French drug major Sanofi-Aventis has reported data from ongoing trials for three of its pipeline candidates. The GEMS and NOCTURNE studies on insomnia drugs eplivanserin and volinanserin, respectively, have shown positive outcomes, whereas the INDIGO study, investigating the safety and efficacy of antidepressant saredutant on the elderly, did not reach significance versus placebo. Lastly, the firm said the final results of the ATHENA study on Multaq (dronedarone) would be presented later this month.
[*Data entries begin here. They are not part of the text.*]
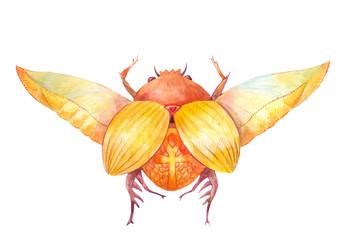 Scarab beetle. Egyptian symbol of the sun.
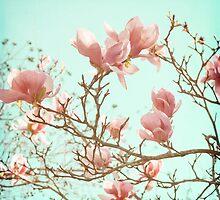 Japanese Magnolias by Carina Potts
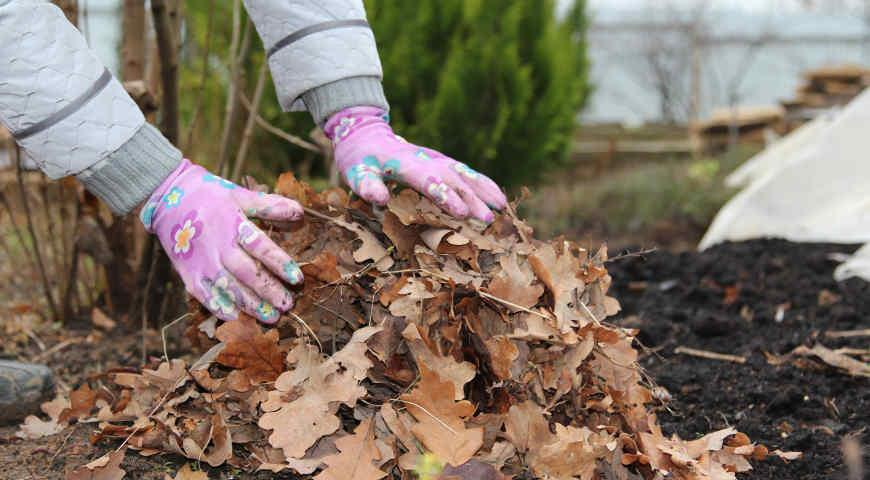 Прикрытие корней кореопсиса листвой на зиму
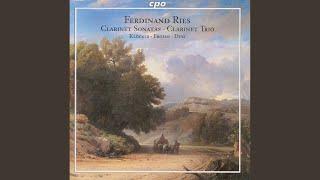 Clarinet Sonata, Op. 29: III. Adagio - Allegro non troppo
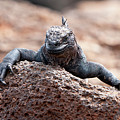 Marine Iguana by Robert Selin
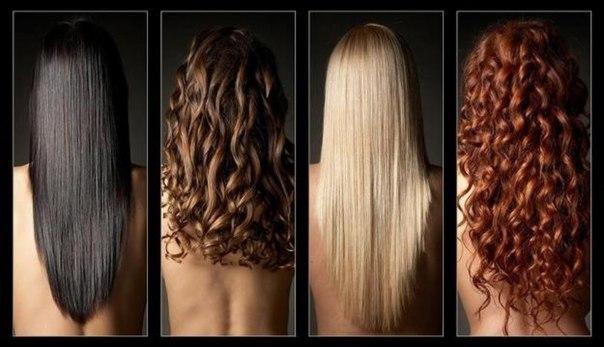 Масса интересной информации «закодирована» и в цвете волос.       Для начала определите цвет своих волос:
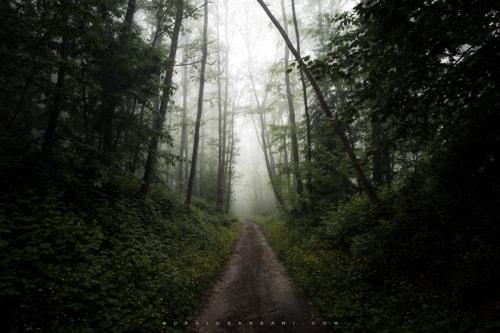 Silent Green via Dario Barbani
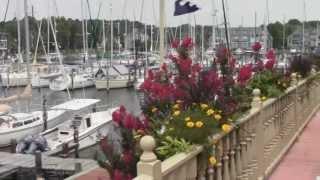 Sailing Emporium Boatyard Work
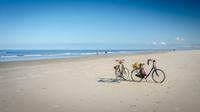 © shutterstock_763889194 / Schiermonnikoog, NL / Zum Vergrößern auf das Bild klicken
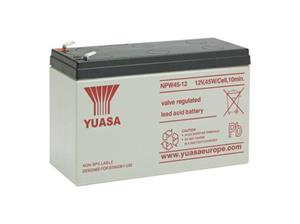 SPECIAL INTRUSION NPW45-12 Battery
The GEMS study was a Phase III randomized, double-blind, placebo-controlled, parrallel assignment trial on 948 patients with insomnia, characterized by sleep maintenance difficulties or night-time awakenings. The primary endpoint of the trial was to assess the sleep drug's efficacy vs placebo after six and 12 weeks using the functional outcome of sleep questionnaire (FOSQ). Secondary endpoints included: evaluating patients' daytime function; identifying any residual effects; noting any effect on sleep following abrupt discontinuation of treatment after 12 weeks; and building a profile on the candidate's safety and tolerability.
The trial showed eplivanserin significantly reduces wake time after sleep onset and the number of night-time awakenings reported by the patient after six and 12 weeks vs placebo. The drug also showed good safety and tolerance vs placebo, with no adverse effects, rebound phenomenon or withdrawal symptoms. This is the final Phase III trial required after the success of the previous EPLILONG and EPOCH studies, and Sanofi intends to file an application in the second half of 2008.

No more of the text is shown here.